STUDY QUESTIONS -
a – Answer these questions from the passage on psilocybin and depression below:
(i) Which part of the brain does Nutt's research find that psilocybin switches off?
(ii) What rating of magic mushrooms prevents their active ingredient from being manufactured without a special licence?
(iii) In what year was Nutt sacked as chairman of the Advisory Council on the Misuse of Drugs?
b – In the passage on psilocybin and depression below, rewrite the paragraph beginning "Research by Nutt has found" more briefly, keeping its main facts.

PASSAGE PROVIDED -
------------------------------------

Drugs derived from magic mushrooms could help treat people with severe depression. Scientists believe the chemical psilocybin, the psychedelic ingredient in magic mushrooms, can turn down parts of the brain that are overactive in severely depressive patients. The drug appears to stop patients dwelling on themselves and their own perceived inadequacies.
However, a bid by British scientists to carry out trials of psilocybin on patients in order to assess its full medical potential has been blocked by red tape relating to Britain’s strict drugs laws. Professor David Nutt, Professor of Neuropsychopharmacology at Imperial College London, will tell a conference that because magic mushrooms are rated as a class-A drug, their active chemical ingredient cannot be manufactured unless a special licence is granted.
“We haven’t started the study because finding companies that could manufacture the drug and who are prepared to go through the regulatory hoops to get the licence is proving very difficult,” said Nutt. “The whole field is so bedevilled by primitive old-fashioned attitudes. Even if you have a good idea, you may never get it into the clinic, it seems.” “Profound effect on making these volunteers feel happier…”
Research by Nutt has found that psilocybin switches off part of the brain called the anterior cingulate cortex. It was known that this area is overactive in individuals suffering from depression. In his tests on healthy individuals, it was found that psilocybin had a profound effect on making these volunteers feel happier weeks after they had taken the drug, said Nutt – who was sacked as the chairman of the Advisory Council on the Misuse of Drugs in 2009 after repeatedly clashing with government ministers about the dangers and classification of illicit drugs.
Nutt’s team also discovered that another section of the brain known as the default mode network was also influenced by psilocybin. “People with depression have overactive default mode networks and so ruminate on themselves, on their inadequacies, on their badness, that they are worthless, that they have failed – to an extent that is sometimes delusional. Again psilocybin appears to block that activity and stops this obsessive rumination.”

------------------------------------

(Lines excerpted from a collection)
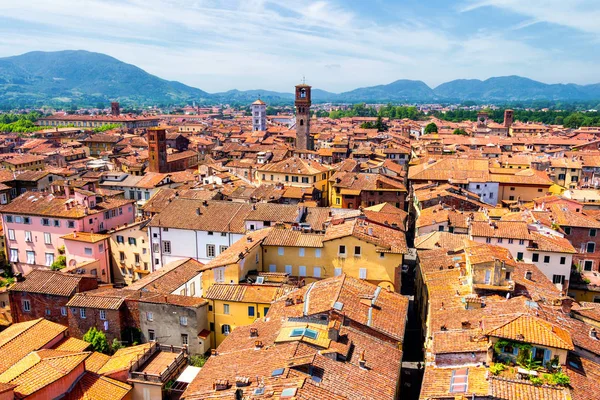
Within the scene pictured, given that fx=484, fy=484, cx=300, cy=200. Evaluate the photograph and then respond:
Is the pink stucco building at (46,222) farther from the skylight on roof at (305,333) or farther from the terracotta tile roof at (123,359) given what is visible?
the skylight on roof at (305,333)

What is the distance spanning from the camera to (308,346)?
24.1 metres

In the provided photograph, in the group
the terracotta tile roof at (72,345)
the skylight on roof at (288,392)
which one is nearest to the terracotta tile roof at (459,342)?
the skylight on roof at (288,392)

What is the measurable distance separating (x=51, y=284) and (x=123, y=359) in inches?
514

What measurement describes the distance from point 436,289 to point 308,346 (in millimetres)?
12712

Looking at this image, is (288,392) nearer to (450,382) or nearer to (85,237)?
(450,382)

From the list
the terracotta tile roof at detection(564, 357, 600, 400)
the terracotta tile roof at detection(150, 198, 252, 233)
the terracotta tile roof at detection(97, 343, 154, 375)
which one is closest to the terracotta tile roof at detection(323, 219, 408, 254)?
the terracotta tile roof at detection(150, 198, 252, 233)

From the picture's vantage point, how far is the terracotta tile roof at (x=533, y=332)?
21812mm

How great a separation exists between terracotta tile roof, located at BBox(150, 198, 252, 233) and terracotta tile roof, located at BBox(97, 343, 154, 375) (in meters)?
17.2

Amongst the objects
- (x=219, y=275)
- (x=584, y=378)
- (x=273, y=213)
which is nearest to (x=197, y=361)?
(x=219, y=275)

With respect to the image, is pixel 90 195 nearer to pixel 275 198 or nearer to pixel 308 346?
pixel 275 198

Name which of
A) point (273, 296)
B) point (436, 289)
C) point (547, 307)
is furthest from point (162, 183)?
point (547, 307)

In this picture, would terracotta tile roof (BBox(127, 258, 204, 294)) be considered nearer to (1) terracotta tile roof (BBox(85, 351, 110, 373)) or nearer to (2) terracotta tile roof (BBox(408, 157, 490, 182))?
(1) terracotta tile roof (BBox(85, 351, 110, 373))

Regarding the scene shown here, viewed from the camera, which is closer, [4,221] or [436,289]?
[436,289]

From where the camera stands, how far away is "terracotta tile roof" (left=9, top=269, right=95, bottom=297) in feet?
125
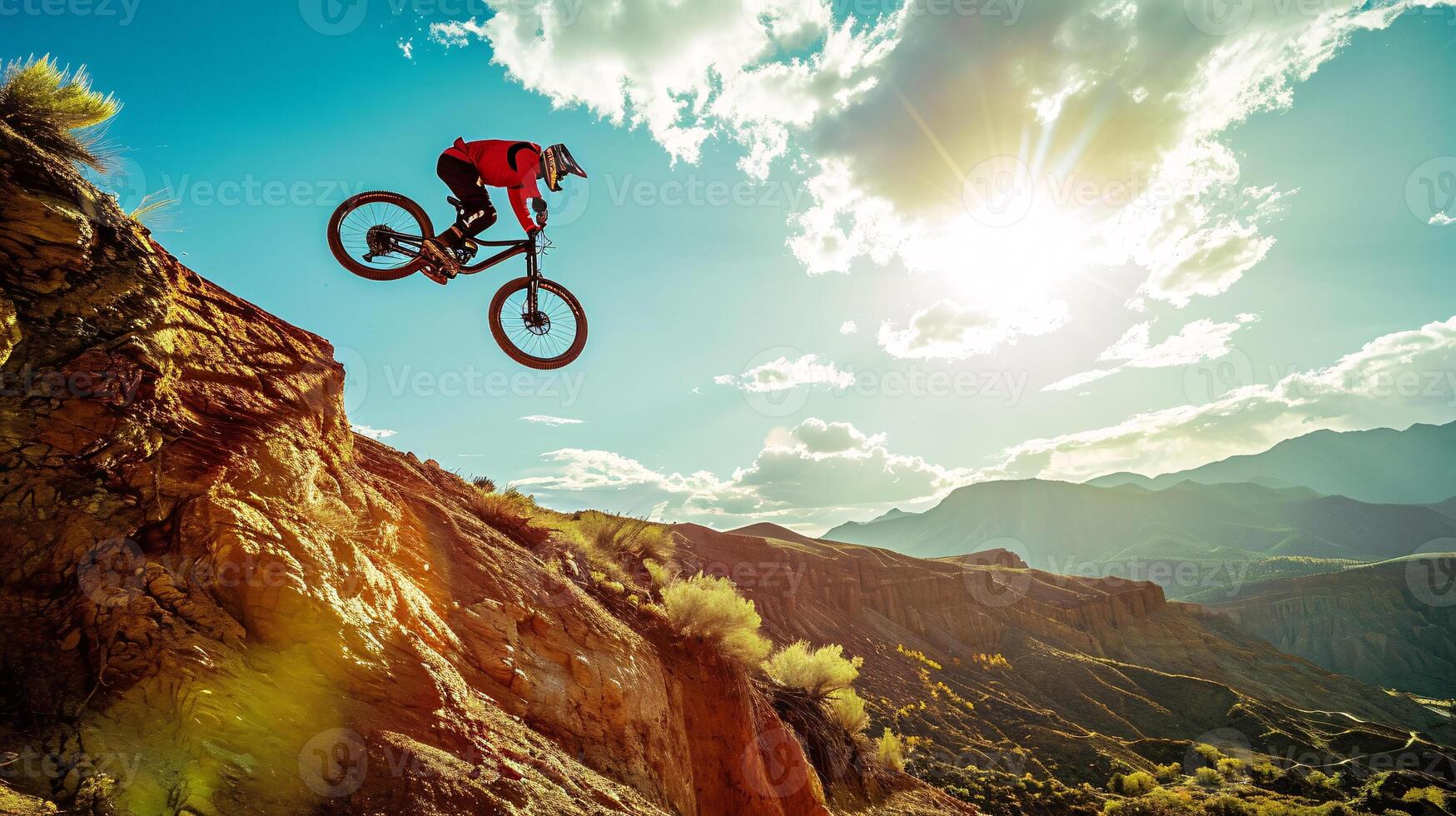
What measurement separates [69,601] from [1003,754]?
152 ft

------------------------------------

PER-TASK ANSWERS -
a –
(i) The anterior cingulate cortex.
(ii) They are rated as a class-A drug.
(iii) 2009.

b – Nutt's research found that psilocybin switches off the anterior cingulate cortex, a brain area known to be overactive in people with depression. In his tests on healthy volunteers, the drug made them feel much happier weeks after taking it. Nutt was sacked as chairman of the Advisory Council on the Misuse of Drugs in 2009 after repeatedly clashing with government ministers about the dangers and classification of illicit drugs.